The end of the road in the immigration process for someone who entered the U.S. as an alien is “naturalization” to citizenship. But first one must become and remain a permanent resident for 5 years (3 years if married to a U.S. citizen). In addition, the naturalization applicant must meet other residency, English literacy, U.S. history and government, and good moral character requirements.
USCIS has published a surprisingly good, very detailed handbook called A Guide to Naturalization which provides an in depth look at the responsibilities of being a U.S. citizen and the requirements and procedures for applying. The USCIS website also discusses various aspects of naturalization. Thus, many persons successfully prepare their own applications for naturalization and manage the process without a lawyer, while others prefer the security and simplicity of having an immigration lawyer handle it. Because of the possibility of huge unexpected problems, including denial, deportation, or even imprisonment, someone should definitely consult an immigration lawyer, before applying, if she has any uncertainties about eligibility or if she has any complications in her prior immigration eligibility or processing.

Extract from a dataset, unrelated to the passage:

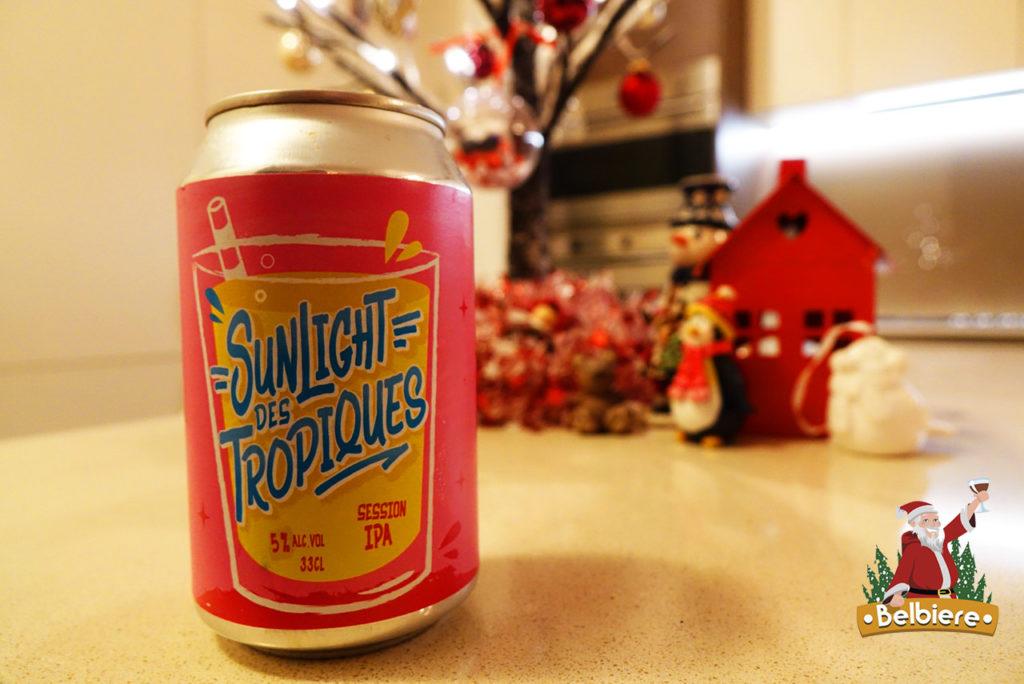Bastards Brewers et Ca Brasse Pour Moi Sunlight des Tropiques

This page gives an overview of the following aspects of naturalization:
- The Naturalization Process
- Basic Requirements
- Physical Presence and Abandonment
- Applications to Preserve Residence for Naturalization
- Those Excluded from Naturalizing and Favored Classes
- Risks to Applying for Naturalization
- How We Can Help
Once the applicant has become eligible and has lived in the present geographic area (USCIS jurisdiction) within the U.S. for at least 3 months, she may file an application (Form N-400) with USCIS, typically attaching only a copy of the permanent resident card. In fact, most people may apply 90 days before being technically eligible for naturalization. After filing, USCIS schedules “biometrics” (fingerprint, photo, and signature) locally at an “Application Support Center.” (Only USCIS takes the fingerprints anymore– not even local law enforcement officials can do it). Then an interview is scheduled at a local USCIS office. In some cases, USCIS holds cases from interview pending national security analysis. Some applicants have had to bring lawsuits to get USCIS to act.
At the interview, the applicant will take an English literacy and basic U.S. History and government test. The USCIS website provides sample sentences for the written English test and study guides and questions for the history and government test. USCIS chooses the history and government questions from among a limited set that can be memorized, so one should carefully study the “100 Questions & Answers” and take a sample test generated from those 100 questions on the USCIS website. If the applicant fails the literacy or the history aspect of the examination, he may be allowed 1 re-examination between 60 and 120 days after the first examination. The interview can also focus on other problems with the applicant’s deportability or ineligibility for naturalization.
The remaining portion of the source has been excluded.